Extrait d'un entretien entre Pier Paolo Pasolini et Giuseppe Cardillo (tiré de L'Inédit de New York, pp. 66 à 69.) :
GC : Le problème est qu'il y a d'une part cette prise de position laïque, marxiste et, de l'autre, une affirmation constante du sens du sacré par le choix de vos mots, donc, de vos déclarations, de vos actes, donc de votre oeuvre. C'est cela que je ne comprends pas...
PPP : Je vais vous expliquer. Laissez-moi un peu de temps et vous allez comprendre. Je vous disais que, pour un homme venu d'un monde classique, pré-industriel, tout pouvait être hiérophanie, et parfois même théophanie : Dieu en personne lui apparaissait.
Aujourd'hui, le monde paysan sacral n'existe plus. Je suis né dans ce monde, mais au fur et à mesure des années, de ma formation, de ma vie, je suis passé dans un autre monde, un monde industriel, dominé par la raison, laïque, etc. En moi, cependant, et c'est là la contradiction, la réalité est toujours une hiérophanie. Cette tradition, je peux l'expliquer, si vous voulez, en terme de manuel de philosophie, en vous disant que ma religion est une forme d'immanentisme ; la réalité est hiérophanie ; mais puisque je ne crois pas en Dieu transcendant - et que d'autre part la réalité est hiérophanie - ça signifie que la réalité même est Dieu. Autrement dit la réalité est une théophanie. Autrement dit, il s'agit bien d'une forme d'immanence ; énoncées aussi simplement, toutes les contradictions se résolvent.

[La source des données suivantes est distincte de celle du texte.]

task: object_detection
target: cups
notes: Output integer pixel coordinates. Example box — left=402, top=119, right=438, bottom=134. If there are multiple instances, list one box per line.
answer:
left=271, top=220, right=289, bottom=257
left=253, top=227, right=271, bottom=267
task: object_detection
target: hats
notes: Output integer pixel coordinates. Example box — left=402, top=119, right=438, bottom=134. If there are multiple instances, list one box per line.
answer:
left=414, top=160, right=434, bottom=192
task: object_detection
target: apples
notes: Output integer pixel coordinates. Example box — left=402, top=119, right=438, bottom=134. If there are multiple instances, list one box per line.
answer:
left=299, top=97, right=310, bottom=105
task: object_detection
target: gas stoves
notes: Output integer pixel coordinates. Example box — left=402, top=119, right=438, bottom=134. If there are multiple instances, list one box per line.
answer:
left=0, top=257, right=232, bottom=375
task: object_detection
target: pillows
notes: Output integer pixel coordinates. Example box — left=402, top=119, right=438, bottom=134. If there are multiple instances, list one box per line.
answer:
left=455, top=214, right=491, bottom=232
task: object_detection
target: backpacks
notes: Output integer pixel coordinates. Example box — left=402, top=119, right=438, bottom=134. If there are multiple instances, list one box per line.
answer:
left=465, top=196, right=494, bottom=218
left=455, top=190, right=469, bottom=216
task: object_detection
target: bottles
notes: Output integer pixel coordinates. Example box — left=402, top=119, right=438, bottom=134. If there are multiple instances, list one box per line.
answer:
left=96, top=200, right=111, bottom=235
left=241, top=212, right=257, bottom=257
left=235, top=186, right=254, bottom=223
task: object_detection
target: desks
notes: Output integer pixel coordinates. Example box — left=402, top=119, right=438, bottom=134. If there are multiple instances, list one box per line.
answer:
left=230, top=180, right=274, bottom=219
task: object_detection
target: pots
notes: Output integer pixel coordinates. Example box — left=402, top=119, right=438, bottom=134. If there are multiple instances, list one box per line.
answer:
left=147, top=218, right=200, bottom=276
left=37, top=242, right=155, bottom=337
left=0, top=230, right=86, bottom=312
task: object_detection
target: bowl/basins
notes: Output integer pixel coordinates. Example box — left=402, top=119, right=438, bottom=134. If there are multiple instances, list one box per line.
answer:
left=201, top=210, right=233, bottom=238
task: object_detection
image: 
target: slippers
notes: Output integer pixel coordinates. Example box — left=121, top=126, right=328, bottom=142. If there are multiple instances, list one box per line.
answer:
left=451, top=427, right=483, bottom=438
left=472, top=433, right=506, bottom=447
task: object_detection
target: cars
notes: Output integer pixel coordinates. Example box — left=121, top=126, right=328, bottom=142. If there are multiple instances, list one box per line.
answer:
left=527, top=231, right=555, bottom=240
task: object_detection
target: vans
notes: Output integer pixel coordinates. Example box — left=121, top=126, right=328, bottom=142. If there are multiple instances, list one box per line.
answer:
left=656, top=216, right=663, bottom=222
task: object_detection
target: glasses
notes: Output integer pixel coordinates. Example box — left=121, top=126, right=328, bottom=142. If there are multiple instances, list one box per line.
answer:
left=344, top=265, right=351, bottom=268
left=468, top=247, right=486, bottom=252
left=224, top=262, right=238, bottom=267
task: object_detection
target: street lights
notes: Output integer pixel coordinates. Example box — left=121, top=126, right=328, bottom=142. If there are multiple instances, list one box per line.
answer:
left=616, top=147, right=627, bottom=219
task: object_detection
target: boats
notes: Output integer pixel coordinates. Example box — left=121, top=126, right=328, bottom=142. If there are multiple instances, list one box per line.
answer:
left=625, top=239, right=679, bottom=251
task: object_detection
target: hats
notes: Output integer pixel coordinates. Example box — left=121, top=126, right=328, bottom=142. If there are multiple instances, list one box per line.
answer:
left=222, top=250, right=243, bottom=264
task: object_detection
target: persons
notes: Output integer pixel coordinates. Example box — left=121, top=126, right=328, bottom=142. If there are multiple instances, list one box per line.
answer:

Souvenez-vous de ce que je vous disais sur le cinéma ; je vous disais qu'en faisant des études de sémiologie sur le cinéma, je suis arrivé plus ou moins à découvrir, sur les traces de Morris qui enseigne la sémiologie à Chicago, et tout en lisant les grands linguistes - Jakobson, bien sûr, et comment ne pas penser à de Saussure, et tant d'autres -, en bien en faisant ces études, j'ai analysé ce que pouvait être la langue du cinéma. Je suis parvenu à la voir comme un système de signes iconiques qui exprime la réalité à travers la réalité même. Par exemple, si je dois dire de façon littéraire ce qu'est un arbre, j'ai un code linguistique écrit et parlé, où le mot "arbre" - signe conventionnel arbitraire, comme le dit Saussure - est le symbole de cet arbre ; c'est le signifiant du signifié. Mais si je veux donner à voir cet arbre au cinéma, je reproduirai l'arbre même ; plutôt que d'exprimer l'arbre par le signe, je le montre en montrant l'arbre - ce que Morris appelle l'arbre in-signo (littéralement en-signe). L'arbre devient alors le signe iconique de lui-même, que j'appelle "in-signo" (en-seigne).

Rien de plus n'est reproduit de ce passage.